Personal information
- Born: 1987 (age 38–39) Killarney, County Kerry, Ireland
- Height: 6 ft 0 in (183 cm)

Sport
- Sport: Gaelic football
- Position: Forward

Club
- Years: Club
- 2000's-: Spa

Inter-county
- Years: County
- 2013-: Kerry

= Mike O'Donoghue =

Irish Gaelic footballer (born 1987)

Mike O'Donoghue (born 1987 in Killarney, County Kerry) is an Irish Gaelic footballer. He has played for Spa and the Kerry inter-county teams.

As a teenager, he played with St. Brendan's College, Killarney. He was a member of the Kerry minor team in 2004 where he won a Munster title and later played in the All Ireland final loss to Tyrone. The following year he was captain of the team but had little success.

He then moved on to the Under 21 team, he had little success in 2006 and 2007. In 2008, he won a Munster title, Kerry's first since 2002, he later scored 2 goals in the final as Kerry beat Kildare to win a first title since 1998. He was awarded the award of Munster u-21 Footballer of the year in 2008.
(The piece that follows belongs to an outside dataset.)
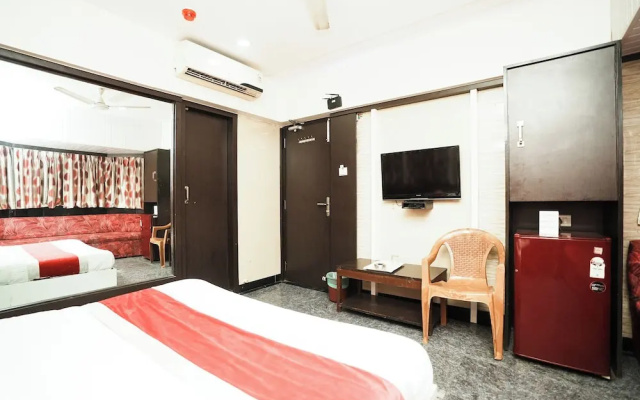 Hotel Kings Palace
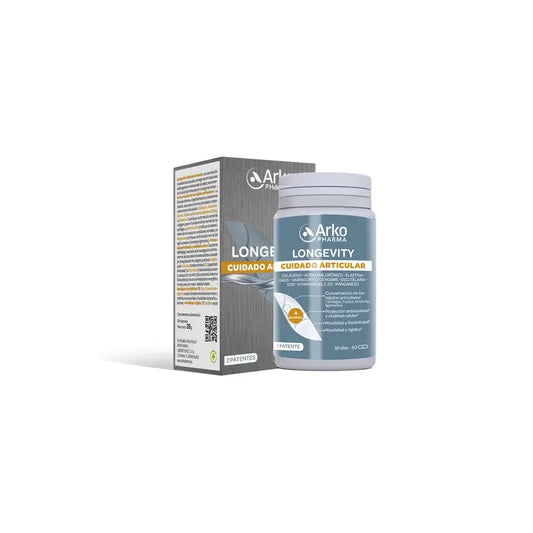 Joint Longevity, 60 tablets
He was part of the Junior team in 2007 but had little success. After the Under 21 success of 2008 he joined the Junior again where he won a Munster title. He was part of the team again in 2009 but had little success. In 2010, he was made captain of the Junior team and O' Donoghue won a second Munster title, Kerry later had a surprise loss to Sligo in the All Ireland final. He was awarded the award of Munster Junior Footballer of the year in 2010. He played no part with the Juniors in 2011 but was back in 2012 where he won a third Munster title and later won an All Ireland title after Kerry overcame Mayo.

In 2013, he played in all of Kerry's McGrath Cup games including the final win over Tipperary. He also played in three National League games.

At club level he won County and Munster Intermediate titles with Spa in 2009 and played in the 2010 All Ireland final but lost out to Tyrone side Cookstown Fr. Rock's. In 2004, he won a Kerry minor championship with East Kerry.